A couple of weeks ago we reported on a pilot program in Evesham Township that offered local residents a free ride home if they had been out drinking and didn’t feel comfortable driving their car.

The program has been so successful that it’s being extended, and probably expanded as well.

A new service in Evesham offers drivers to people who have had too much to drink. (Jupiterimages, ThinkStock)

“Since we’ve started this program Sept. 4, we’ve brought over 500 Evesham residents home from Evesham bars and restaurants. There’s 19 participating bars and restaurants,” says Evesham Mayor Randy Brown.

He calls the Saving Lives program one of the best programs ever to be developed in town.

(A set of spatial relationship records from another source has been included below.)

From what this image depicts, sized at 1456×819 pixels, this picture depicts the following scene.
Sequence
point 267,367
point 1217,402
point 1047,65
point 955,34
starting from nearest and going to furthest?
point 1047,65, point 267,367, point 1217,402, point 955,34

It began using township shuttle buses and the Sober Sam designated driver service, but it’s now being run in partnership with Uber and BeMyDD.

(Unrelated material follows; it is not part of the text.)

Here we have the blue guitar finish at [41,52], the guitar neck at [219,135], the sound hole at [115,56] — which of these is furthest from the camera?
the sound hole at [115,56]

“The program is pretty simple. Between the hours of 9 p.m. and 2 a.m. we’ll take you home for free via Uber or we’ll take you and your car home for free via BeMyDD,” Brown said.

Brown says he got the idea for this program after talking with Police Chief Chris Chew, and realizing the town was on pace to have more than 250 DUI’s this year alone.

“We’ve put a lot of money into DUI enforcement, so I wanted to find a solution and I said 'chief, let’s just find a way to drive them home, give them an option,' and since then the program has progressed. We’ve actually been contacted by multiple counties and multiple towns in the state of New Jersey to replicate our program,” the mayor said.

Brown, however, wouldn't identify the other municipalities or counties who have contacted him.

“I’m not at liberty to say which towns and counties have reached out to us because right now we’re in the process of working with them,” he said. “I’m hopeful that they will roll out a program similar to ours before the holiday season, and I’m excited for it and that’s the whole point. This should not be an Evesham program, at the end of the day this should be a New Jersey program and it should be a United States program."

According to Brown, politicians get a bad rap sometimes “because a small minority of them do stupid things. We have thousands of politicians who do the right thing every day, and are concerned about the residents they serve, and I’m proud to be one of them.”

He said no one is sure of the exact number of town residents who have taken advantage of the program because they count rides, not specific individuals, and there may be up to four people getting a ride in an Uber car.

“We’re never going to know the exact number of people we’ve taken home and we’re never going to know the number of lives that have been saved,” he said. “But if we’ve taken one person home who was not comfortable driving, the program is a success.”

The pilot program was scheduled to end on Jan. 2 of next year, but things have changed. Brown says many local businesses are contributing to the program so taxpayer money isn’t used.

“As long as I’m mayor, this program will be in effect in Evesham. This is a public-private partnership that works. It’s not Republican, Democrat or Independent. It’s the town coming together to create a fantastic program help people," Brown said.

Ana Mahony, the Uber New Jersey general manager, is glad to have her company involved.

“Uber is very excited to be working on this first of its kind partnership to offer late night rides to residents,” she said. "We want to be a partner to local governments and organizations in helping them solve some of the problems they face.”

The average Uber ride in the program costs between $5 and $10 dollars, but residents are not charged anything.

“The residents at one of the participating bars and restaurants in town can get a ride by opening the Uber app, clicking on Evesham, then 'request a ride,' and within minutes, a car will come pick them up," she said.

Mahony said many Garden State towns may soon set up similar types of programs.

“We’ve had incredible inbound requests from all different parts of New Jersey since announcing this partnership,” Mahony said.